Testo fornito:
————————

Memoria e attenzione: il ruolo dell’ippocampo e la capacità del cervello di adattarsi ai danni neurologici
Uno studio coordinato dall’Università di Pavia e pubblicato su «Proceedings of the National Academy of Sciences» (PNAS) rivela il ruolo dell’ippocampo nei meccanismi attraverso cui la memoria guida l’attenzione. La ricerca mostra inoltre come il cervello possa riorganizzarsi per preservare questa funzione anche in presenza di danni neurologici legati all’epilessia.
Quante volte, proprio mentre stiamo per uscire di casa, ci domandiamo dove abbiamo lasciato le chiavi e poi riusciamo a trovarle rapidamente? Quello che sembra un gesto banale è in realtà il risultato di un sofisticato lavoro del cervello, in cui memoria e attenzione operano in stretta sinergia. In una frazione di secondo recuperiamo l’informazione sulla posizione delle chiavi e orientiamo lo sguardo verso il luogo in cui è più probabile trovarle. La memoria, infatti, non si limita a conservare le informazioni: le rende disponibili quando necessario per guidare la percezione e rendere più efficiente la ricerca degli oggetti nell’ambiente.
Lo studio Structural features of the hippocampus covary with memory-guided attention depending on the side of hippocampal sclerosis, appena pubblicato e coordinato dal professor Gerardo Salvato del Dipartimento di Scienze del Sistema Nervoso e del Comportamento dell’Università di Pavia, dimostra che questa capacità dipende dall’integrità di specifiche regioni cerebrali, in particolare dell’ippocampo sinistro, una piccola struttura situata nelle profondità del cervello e nota per il suo ruolo nei processi di memoria. I risultati mostrano inoltre che questa capacità è associata all’integrità dei neuroni presenti nei sottocampi CA1 e CA2/CA3 dell’ippocampo.

————————

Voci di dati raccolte
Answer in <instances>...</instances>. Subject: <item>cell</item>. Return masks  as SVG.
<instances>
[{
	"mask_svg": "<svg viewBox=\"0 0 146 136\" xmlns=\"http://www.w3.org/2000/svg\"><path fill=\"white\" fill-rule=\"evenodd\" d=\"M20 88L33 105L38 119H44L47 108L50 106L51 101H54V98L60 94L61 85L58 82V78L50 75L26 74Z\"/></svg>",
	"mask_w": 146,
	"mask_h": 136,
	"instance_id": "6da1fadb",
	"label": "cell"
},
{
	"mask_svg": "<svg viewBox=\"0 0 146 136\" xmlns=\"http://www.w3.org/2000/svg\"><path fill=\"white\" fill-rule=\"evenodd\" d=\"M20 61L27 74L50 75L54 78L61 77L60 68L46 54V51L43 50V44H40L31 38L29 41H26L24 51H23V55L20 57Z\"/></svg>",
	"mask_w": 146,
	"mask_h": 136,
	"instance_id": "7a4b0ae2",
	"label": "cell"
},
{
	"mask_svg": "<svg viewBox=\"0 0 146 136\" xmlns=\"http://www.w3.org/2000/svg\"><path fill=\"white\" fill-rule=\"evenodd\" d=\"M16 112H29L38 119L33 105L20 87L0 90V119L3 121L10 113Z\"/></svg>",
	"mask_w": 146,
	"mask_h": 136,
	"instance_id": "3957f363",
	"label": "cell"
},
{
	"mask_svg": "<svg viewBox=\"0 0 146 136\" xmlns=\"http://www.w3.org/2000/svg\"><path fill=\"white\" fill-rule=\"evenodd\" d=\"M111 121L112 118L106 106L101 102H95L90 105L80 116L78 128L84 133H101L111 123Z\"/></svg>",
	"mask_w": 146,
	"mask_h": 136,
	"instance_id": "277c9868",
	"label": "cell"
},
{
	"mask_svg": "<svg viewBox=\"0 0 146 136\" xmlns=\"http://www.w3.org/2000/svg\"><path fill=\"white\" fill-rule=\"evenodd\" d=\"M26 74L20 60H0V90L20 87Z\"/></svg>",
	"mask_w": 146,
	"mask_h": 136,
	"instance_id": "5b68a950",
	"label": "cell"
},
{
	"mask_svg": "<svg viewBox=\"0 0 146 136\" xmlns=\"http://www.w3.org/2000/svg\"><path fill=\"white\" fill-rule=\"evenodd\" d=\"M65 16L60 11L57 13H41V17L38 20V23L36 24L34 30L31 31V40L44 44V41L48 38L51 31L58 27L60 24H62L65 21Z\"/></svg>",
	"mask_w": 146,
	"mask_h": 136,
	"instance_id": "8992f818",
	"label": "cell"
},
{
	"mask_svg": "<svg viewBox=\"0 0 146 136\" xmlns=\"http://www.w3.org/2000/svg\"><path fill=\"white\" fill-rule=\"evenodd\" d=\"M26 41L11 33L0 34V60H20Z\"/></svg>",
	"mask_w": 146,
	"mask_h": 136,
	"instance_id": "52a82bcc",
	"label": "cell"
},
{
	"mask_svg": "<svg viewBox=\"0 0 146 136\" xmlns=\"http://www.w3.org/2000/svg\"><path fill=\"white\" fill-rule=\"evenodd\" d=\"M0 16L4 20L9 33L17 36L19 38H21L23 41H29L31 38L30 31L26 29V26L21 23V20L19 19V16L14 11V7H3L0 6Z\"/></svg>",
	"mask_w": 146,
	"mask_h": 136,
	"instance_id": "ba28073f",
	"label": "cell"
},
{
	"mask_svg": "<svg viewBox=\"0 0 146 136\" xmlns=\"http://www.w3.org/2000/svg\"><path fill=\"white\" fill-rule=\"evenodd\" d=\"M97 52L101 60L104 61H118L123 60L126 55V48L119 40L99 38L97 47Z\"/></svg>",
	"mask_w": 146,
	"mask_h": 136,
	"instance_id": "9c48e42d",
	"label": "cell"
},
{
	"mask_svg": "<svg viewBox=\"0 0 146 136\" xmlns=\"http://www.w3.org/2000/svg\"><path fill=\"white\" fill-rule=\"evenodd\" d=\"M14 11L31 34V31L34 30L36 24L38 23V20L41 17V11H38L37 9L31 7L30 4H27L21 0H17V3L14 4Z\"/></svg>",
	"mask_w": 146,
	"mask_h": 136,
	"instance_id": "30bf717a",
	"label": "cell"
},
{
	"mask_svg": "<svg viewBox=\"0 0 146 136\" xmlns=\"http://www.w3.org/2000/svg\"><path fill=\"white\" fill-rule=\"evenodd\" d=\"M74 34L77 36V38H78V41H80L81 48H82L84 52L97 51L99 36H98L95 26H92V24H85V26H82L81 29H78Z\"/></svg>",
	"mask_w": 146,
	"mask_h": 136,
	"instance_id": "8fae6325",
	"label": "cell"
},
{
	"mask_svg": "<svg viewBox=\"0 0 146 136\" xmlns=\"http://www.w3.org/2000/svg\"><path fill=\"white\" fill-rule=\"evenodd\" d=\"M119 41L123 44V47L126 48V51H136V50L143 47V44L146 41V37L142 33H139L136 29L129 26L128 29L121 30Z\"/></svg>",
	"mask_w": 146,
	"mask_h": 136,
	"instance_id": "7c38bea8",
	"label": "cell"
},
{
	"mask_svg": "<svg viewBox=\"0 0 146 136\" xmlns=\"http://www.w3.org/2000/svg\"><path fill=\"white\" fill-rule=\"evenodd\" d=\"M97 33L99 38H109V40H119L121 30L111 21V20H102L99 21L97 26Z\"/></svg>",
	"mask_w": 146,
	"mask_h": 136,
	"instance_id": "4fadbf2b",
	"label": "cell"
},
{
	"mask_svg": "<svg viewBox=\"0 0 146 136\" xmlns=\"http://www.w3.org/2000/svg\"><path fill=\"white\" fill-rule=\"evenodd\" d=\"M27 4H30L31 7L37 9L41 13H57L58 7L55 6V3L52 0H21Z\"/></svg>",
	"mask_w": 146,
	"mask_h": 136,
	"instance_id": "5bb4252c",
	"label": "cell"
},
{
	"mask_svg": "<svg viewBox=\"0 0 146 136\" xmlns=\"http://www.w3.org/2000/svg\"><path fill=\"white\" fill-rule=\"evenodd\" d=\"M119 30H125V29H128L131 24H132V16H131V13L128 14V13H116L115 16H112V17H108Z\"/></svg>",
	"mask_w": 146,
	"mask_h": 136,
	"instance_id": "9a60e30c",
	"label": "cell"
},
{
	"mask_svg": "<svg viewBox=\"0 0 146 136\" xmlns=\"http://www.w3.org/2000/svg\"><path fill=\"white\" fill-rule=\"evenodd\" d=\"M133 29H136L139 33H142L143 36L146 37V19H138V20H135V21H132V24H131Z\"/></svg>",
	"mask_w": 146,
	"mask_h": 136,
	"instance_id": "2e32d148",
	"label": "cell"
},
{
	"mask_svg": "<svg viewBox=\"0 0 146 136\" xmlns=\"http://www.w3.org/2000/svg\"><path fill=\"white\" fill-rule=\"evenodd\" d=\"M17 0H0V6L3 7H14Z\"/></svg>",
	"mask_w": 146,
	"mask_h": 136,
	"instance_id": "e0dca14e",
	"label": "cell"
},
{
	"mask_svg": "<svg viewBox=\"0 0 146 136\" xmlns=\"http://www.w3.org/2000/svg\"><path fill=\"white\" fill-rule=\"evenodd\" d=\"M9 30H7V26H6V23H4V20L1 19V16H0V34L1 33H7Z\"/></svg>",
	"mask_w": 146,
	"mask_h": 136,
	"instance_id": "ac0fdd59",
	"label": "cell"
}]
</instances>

————————

Esercizi e compiti:
1 - Ricopia parola per parola la parte del testo sull'ippocampo che va da "Quante volte, proprio" fino a "degli oggetti nell’ambiente." incluso.
2 - Elenca tutte le sigle che compaiono nel testo sull'ippocampo, scrivendole nella forma in cui vi sono riportate.
3 - Prosegui il testo sull'ippocampo a partire dall'ultima frase riportata.
Le voci raccolte non hanno alcun ruolo in questo lavoro.

Risposte:
1 -
Quante volte, proprio mentre stiamo per uscire di casa, ci domandiamo dove abbiamo lasciato le chiavi e poi riusciamo a trovarle rapidamente? Quello che sembra un gesto banale è in realtà il risultato di un sofisticato lavoro del cervello, in cui memoria e attenzione operano in stretta sinergia. In una frazione di secondo recuperiamo l’informazione sulla posizione delle chiavi e orientiamo lo sguardo verso il luogo in cui è più probabile trovarle. La memoria, infatti, non si limita a conservare le informazioni: le rende disponibili quando necessario per guidare la percezione e rendere più efficiente la ricerca degli oggetti nell’ambiente.

2 - PNAS, CA1, CA2/CA3

3 -
Ma cosa accade quando queste regioni vengono colpite da una malattia neurologica? Lo studio offre una risposta sorprendente. Nei pazienti con epilessia farmacoresistente associata a sclerosi dell’ippocampo sinistro, il cervello sembra infatti in grado di riorganizzarsi. Per preservare questa funzione cognitiva e limitare le conseguenze del danno, l’ippocampo controlaterale, quello destro, può assumere un ruolo compensatorio, contribuendo a sostenere processi che normalmente dipendono dalla struttura danneggiata.
«Comprendere come il cervello riesca a preservare alcune funzioni cognitive nonostante la presenza di un danno è una delle sfide più importanti delle neuroscienze moderne. I nostri risultati suggeriscono che, in presenza di un danno all’ippocampo sinistro, l’ippocampo controlaterale possa contribuire a sostenere i processi attraverso cui la memoria orienta l’attenzione verso le informazioni rilevanti nell’ambiente», spiega il professor Gerardo Salvato.
I risultati aggiungono nuove conoscenze alla comprensione della plasticità cerebrale, ossia della capacità del cervello di riorganizzare le proprie funzioni in risposta a una lesione o a una malattia. Si tratta di un meccanismo adattativo fondamentale che consente di preservare, almeno in parte, le funzioni cognitive potenzialmente compromesse dal danno neurologico.
Lo studio è stato finanziato dal Ministero della Salute nell’ambito del programma Ricerca Finalizzata Giovani Ricercatori 2019 ed è stato coordinato dal professor Gerardo Salvato del Dipartimento di Scienze del Sistema Nervoso e del Comportamento dell’Università di Pavia, Principal Investigator del progetto. La ricerca è stata condotta presso l’ASST Grande Ospedale Metropolitano Niguarda di Milano, con la partecipazione della professoressa Gabriella Bottini, docente dello stesso Dipartimento e direttrice del Centro di Neuropsicologia Cognitiva, in collaborazione con il Centro di Chirurgia dell’Epilessia dell’ospedale.
Al progetto hanno inoltre contribuito ricercatrici e ricercatori appartenenti a una rete di collaborazione nazionale e internazionale, tra cui la professoressa Manuela Berlingeri dell’Università di Urbino, co-Principal Investigator del progetto, e la professoressa Kia Nobre della Yale University.